Aneuploidy is a feature of most cancer cells, and a myriad of approaches have been developed to detect it in clinical samples. We previously described primers that could be used to amplify ~38,000 unique long interspersed nucleotide elements (LINEs) from throughout the genome. Here we have developed an approach to evaluate the sequencing data obtained from these amplicons. This approach, called WALDO for Within-Sample-AneupLoidy-DetectiOn (WALDO) employs supervised machine learning to detect the small changes in multiple chromosome arms that are often present in cancers.

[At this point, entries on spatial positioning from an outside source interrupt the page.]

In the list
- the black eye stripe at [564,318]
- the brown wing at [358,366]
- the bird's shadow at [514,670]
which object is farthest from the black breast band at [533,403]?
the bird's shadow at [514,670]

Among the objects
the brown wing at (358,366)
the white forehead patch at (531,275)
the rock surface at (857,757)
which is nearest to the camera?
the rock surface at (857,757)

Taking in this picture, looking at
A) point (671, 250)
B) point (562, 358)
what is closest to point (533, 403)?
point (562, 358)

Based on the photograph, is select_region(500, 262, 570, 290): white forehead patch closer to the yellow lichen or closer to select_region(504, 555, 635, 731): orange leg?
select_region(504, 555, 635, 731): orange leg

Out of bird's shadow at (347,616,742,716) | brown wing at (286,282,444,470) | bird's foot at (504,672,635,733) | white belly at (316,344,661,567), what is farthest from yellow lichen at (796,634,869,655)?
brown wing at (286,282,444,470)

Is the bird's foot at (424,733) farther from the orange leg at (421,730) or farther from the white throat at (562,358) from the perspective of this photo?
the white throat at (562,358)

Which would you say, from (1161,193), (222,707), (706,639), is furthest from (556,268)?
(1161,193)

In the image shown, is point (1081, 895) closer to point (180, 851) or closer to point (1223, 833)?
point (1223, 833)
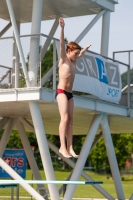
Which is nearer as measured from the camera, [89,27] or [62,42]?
[62,42]

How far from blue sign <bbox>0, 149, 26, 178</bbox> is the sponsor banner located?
5.79 m

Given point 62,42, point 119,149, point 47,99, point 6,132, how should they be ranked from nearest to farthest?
point 62,42
point 47,99
point 6,132
point 119,149

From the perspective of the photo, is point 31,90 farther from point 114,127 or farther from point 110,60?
point 114,127

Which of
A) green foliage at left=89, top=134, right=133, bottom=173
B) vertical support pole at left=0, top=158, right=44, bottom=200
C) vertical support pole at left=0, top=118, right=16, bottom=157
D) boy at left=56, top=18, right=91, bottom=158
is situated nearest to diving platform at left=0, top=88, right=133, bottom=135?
vertical support pole at left=0, top=118, right=16, bottom=157

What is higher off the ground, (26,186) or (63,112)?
(63,112)

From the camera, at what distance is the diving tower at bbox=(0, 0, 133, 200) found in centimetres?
2111

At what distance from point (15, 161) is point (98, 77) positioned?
Result: 21.9 ft

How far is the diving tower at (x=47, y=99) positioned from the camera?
21109mm

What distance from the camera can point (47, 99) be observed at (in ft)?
68.3

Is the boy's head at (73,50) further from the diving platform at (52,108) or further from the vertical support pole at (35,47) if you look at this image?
the vertical support pole at (35,47)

We used WALDO to search for chromosome arm gains and losses in 1,677 tumors as well as in 1,522 liquid biopsies of blood from cancer patients or normal individuals. Aneuploidy was detected in 95% of cancer biopsies and in 22% of liquid biopsies. Using single nucleotide polymorphisms (SNPs) within the amplified LINEs, WALDO concomitantly assesses allelic imbalances, microsatellite instability and sample identification. WALDO can be used on samples containing only a few ng of DNA and as little as 1% neoplastic content and has a variety of applications in cancer diagnostics and forensic science. Recently, we have made modifications to our approach that resulted in a substantial improvement in sensitivity.